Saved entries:
# # # #
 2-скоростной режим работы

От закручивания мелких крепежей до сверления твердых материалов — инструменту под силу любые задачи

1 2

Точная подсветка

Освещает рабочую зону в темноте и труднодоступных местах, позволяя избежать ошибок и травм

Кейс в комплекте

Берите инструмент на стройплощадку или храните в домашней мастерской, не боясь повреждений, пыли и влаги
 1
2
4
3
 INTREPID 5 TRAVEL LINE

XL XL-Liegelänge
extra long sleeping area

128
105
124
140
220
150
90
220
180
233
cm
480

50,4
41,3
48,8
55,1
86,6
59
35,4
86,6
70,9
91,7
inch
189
# # # #
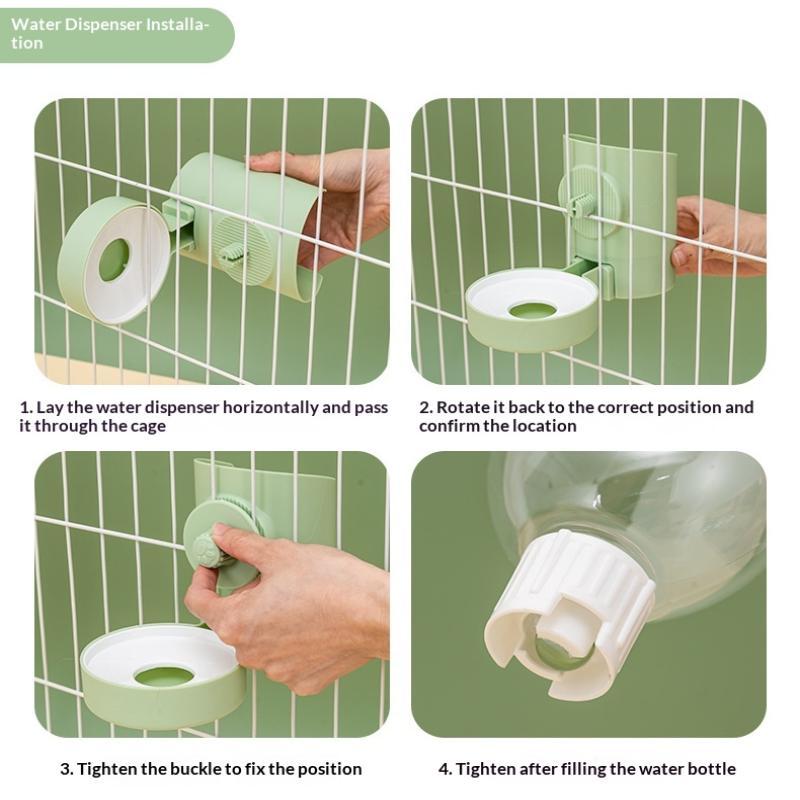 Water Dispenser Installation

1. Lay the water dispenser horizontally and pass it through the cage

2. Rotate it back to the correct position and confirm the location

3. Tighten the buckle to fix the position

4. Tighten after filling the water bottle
# # # #
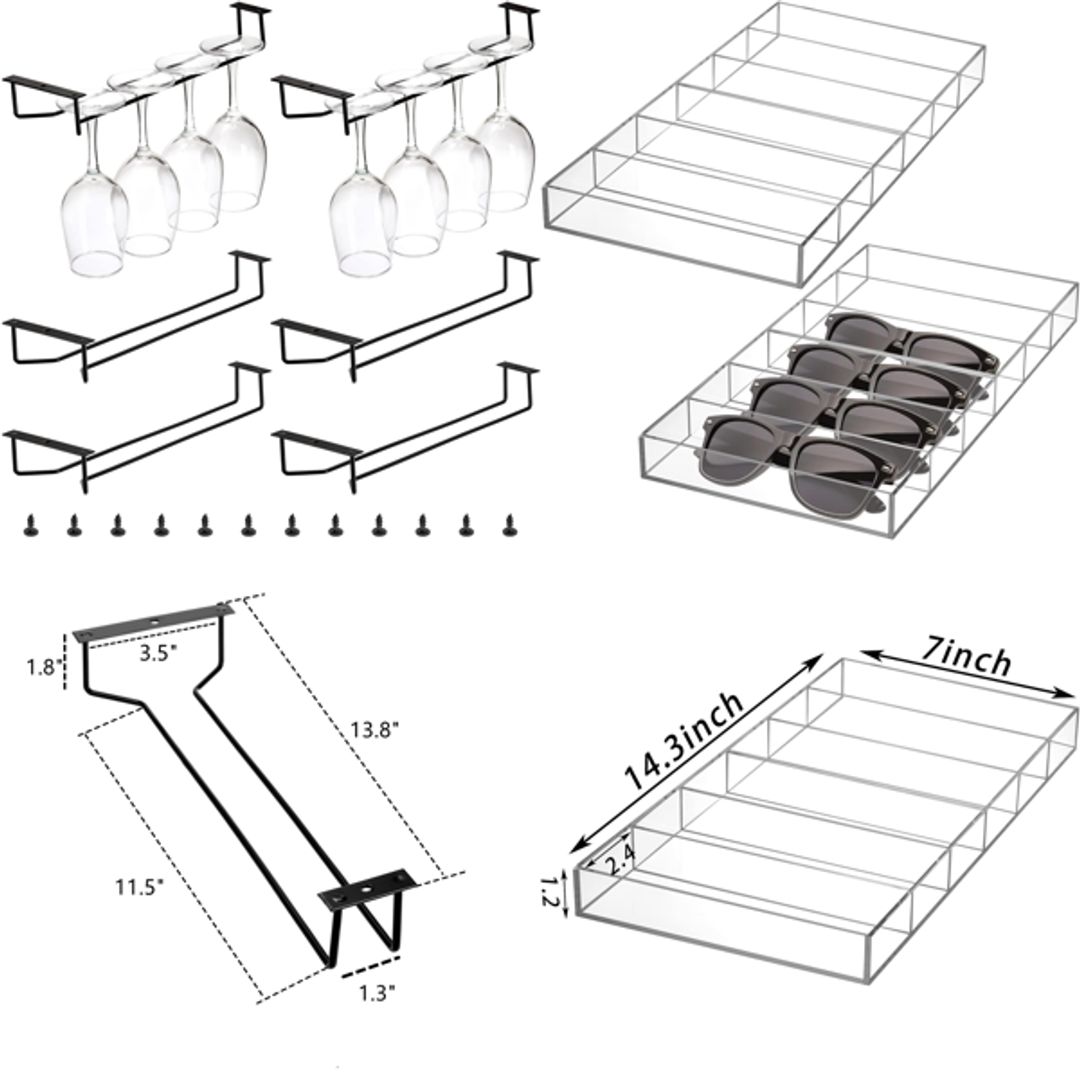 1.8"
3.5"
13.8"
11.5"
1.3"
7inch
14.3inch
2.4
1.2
# # # #
*Work instruction*: The lines holding the word "position" are the answer. Find them in the entries and copy them.

*Your response*:
2. Rotate it back to the correct position and confirm the location
3. Tighten the buckle to fix the position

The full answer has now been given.